** START Supplied passage **

The Brahmins were the most considerable of all these pacific nations; their caste, which is so ancient, which is still existing, and compared with which all other institutions are quite recent, is a prodigy which cannot be sufficiently admired. Their religion and their policy always concurred in abstaining from the shedding of blood, even of that of the meanest animal. Where such is the regime, subjugation is easy; they have been subjugated, but have not changed.

The Pennsylvanians never had an army; they always held war in abhorrence.

Several of the American tribes did not know what an army was until the Spaniards came to exterminate them all. The people on the borders of the Icy Sea are ignorant alike of armies, of the god of armies, of battalions, and of squadrons.

Besides these populations, the priests and monks do not bear arms in any country – at least when they observe the laws of their institution.

It is only among Christians that there have been religious societies established for the purpose of fighting – as the Knights Templars, the Knights of St. John, the Knights of the Teutonic Order, the Knights Swordbearers. These religious orders were instituted in imitation of the Levites, who fought like the rest of the Jewish tribes.

Neither armies nor arms were the same in antiquity as at present. The Egyptians hardly ever had cavalry. It would have been of little use in a country intersected by canals, inundated during five months of the year, and miry during five more. The inhabitants of a great part of Asia used chariots of war.

They are mentioned in the annals of China. Confucius says that in his time each governor of a province furnished to the emperor a thousand war chariots, each drawn by four horses. The Greeks and Trojans fought in chariots drawn by two horses.

** END Supplied passage **

**The task**
Print the section of the passage on armies starting with "The Brahmins were" and going on through "and of squadrons.", word for word.

** START Data **

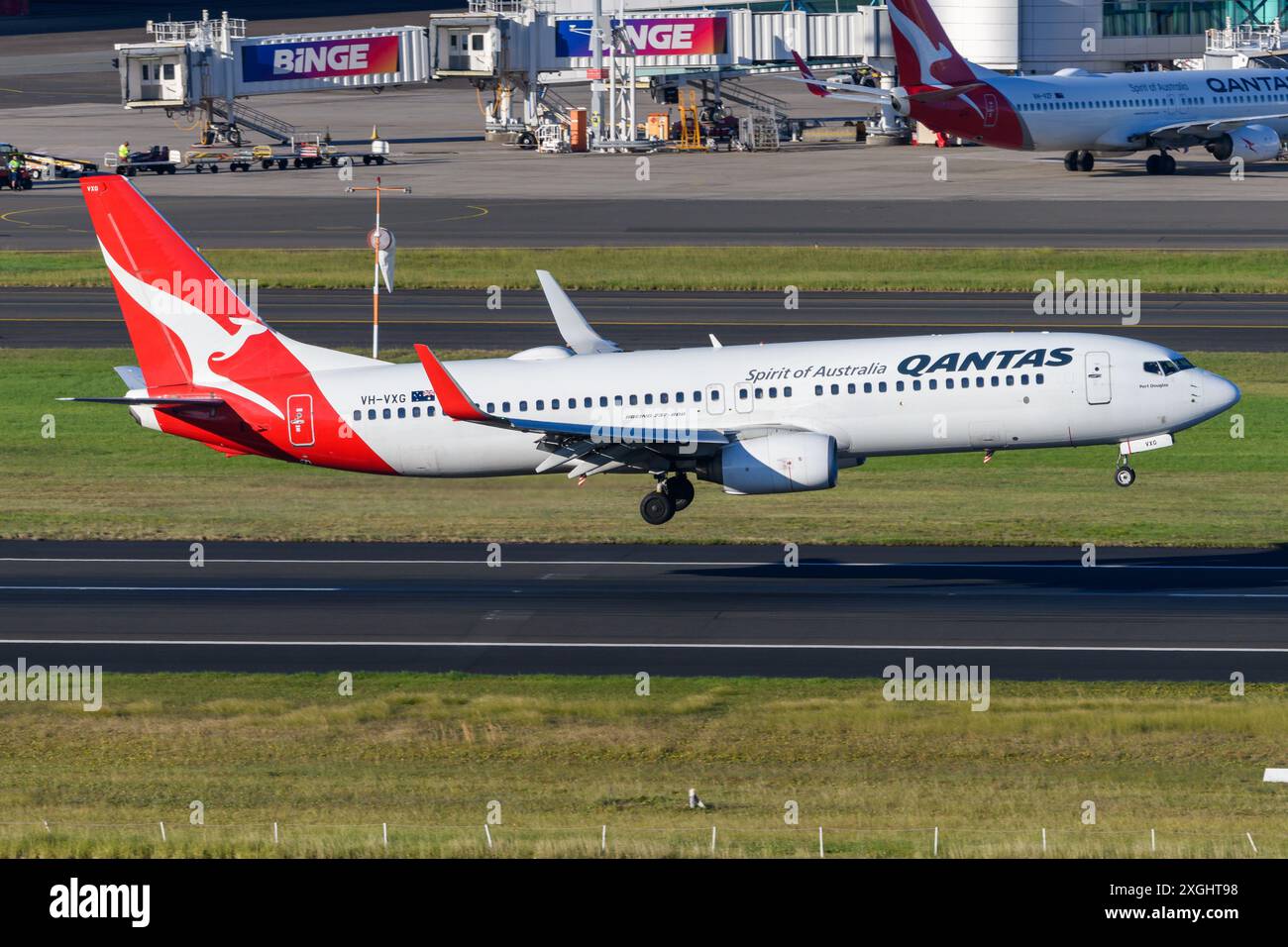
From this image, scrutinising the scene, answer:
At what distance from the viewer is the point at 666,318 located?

** END Data **

**Exercise result**
The Brahmins were the most considerable of all these pacific nations; their caste, which is so ancient, which is still existing, and compared with which all other institutions are quite recent, is a prodigy which cannot be sufficiently admired. Their religion and their policy always concurred in abstaining from the shedding of blood, even of that of the meanest animal. Where such is the regime, subjugation is easy; they have been subjugated, but have not changed.

The Pennsylvanians never had an army; they always held war in abhorrence.

Several of the American tribes did not know what an army was until the Spaniards came to exterminate them all. The people on the borders of the Icy Sea are ignorant alike of armies, of the god of armies, of battalions, and of squadrons.